◆ Given problem 1
In the passage on the regression output, restate the paragraph beginning "The model's R-squared value" as a short bulleted list that keeps its main figures and conclusions.

The coefficients table provides the estimated coefficients for the model’s intercept and each explanatory variable. The coefficient estimates indicate that the intercept is 62.77, PropMD has a positive effect on LifeExp (beta = 1497, p < 0.001), and TotExp has a positive effect on LifeExp (beta = 0.00007233, p < 0.001). The interaction between PropMD and TotExp is also significant (beta = -0.006026, p = 0.0000635), indicating that the effect of TotExp on LifeExp depends on the value of PropMD.

The Residuals table shows the minimum, 1st quartile, median, 3rd quartile, and maximum of the model residuals.

The model’s R-squared value of 0.3574 indicates that the model explains 35.74% of the variation in LifeExp. The adjusted R-squared value of 0.3471 suggests that adding PropMD, TotExp, and their interaction to the model did not result in overfitting. The F-statistic of 34.49 with 3 and 186 degrees of freedom and a p-value of < 2.2e-16 indicates that the model is statistically significant.

◆ Exercise inputs

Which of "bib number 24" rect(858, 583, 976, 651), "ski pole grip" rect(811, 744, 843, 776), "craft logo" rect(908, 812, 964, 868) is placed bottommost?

==

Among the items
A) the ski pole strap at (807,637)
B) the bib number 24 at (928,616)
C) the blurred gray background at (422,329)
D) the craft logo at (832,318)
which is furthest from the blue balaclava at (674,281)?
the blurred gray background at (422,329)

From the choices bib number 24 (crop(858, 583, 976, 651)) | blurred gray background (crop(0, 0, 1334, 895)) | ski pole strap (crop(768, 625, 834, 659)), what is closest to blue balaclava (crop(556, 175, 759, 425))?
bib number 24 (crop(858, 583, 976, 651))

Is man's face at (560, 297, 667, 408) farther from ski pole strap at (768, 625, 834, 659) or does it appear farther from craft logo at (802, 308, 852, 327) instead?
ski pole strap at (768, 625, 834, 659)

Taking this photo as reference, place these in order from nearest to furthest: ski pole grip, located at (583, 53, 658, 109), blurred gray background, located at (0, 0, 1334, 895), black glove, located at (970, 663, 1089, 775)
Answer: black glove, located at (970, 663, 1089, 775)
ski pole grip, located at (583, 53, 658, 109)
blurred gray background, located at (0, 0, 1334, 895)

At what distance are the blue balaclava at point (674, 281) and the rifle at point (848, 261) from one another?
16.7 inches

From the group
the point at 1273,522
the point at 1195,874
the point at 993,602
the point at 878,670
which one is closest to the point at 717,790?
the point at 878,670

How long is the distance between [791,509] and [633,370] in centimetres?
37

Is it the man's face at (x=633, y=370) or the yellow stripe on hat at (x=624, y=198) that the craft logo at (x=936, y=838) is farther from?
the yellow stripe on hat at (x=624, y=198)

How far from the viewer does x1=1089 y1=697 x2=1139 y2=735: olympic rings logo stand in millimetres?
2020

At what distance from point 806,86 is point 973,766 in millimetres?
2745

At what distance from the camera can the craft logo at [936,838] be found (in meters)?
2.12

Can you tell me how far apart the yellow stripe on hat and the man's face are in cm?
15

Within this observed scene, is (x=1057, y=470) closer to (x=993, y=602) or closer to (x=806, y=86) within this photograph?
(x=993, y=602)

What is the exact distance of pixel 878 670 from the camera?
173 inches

...

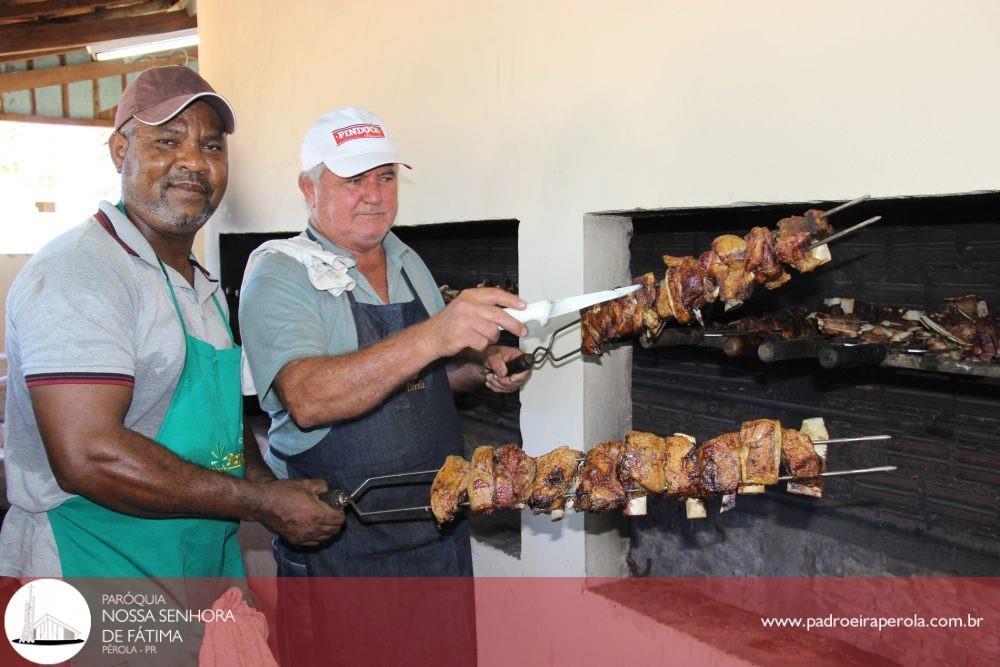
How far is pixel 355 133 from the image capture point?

◆ Given problem 2
Pull out each line in the entries that contains the string "camera".

◆ Worked answer 1
- R-squared of 0.3574: the model explains 35.74% of the variation in LifeExp.
- Adjusted R-squared of 0.3471: adding PropMD, TotExp, and their interaction did not result in overfitting.
- F-statistic of 34.49 with 3 and 186 degrees of freedom and a p-value of < 2.2e-16: the model is statistically significant.

◆ Worked answer 2
At what distance from the camera can the craft logo at [936,838] be found (in meters)?
What is the exact distance of pixel 878 670 from the camera?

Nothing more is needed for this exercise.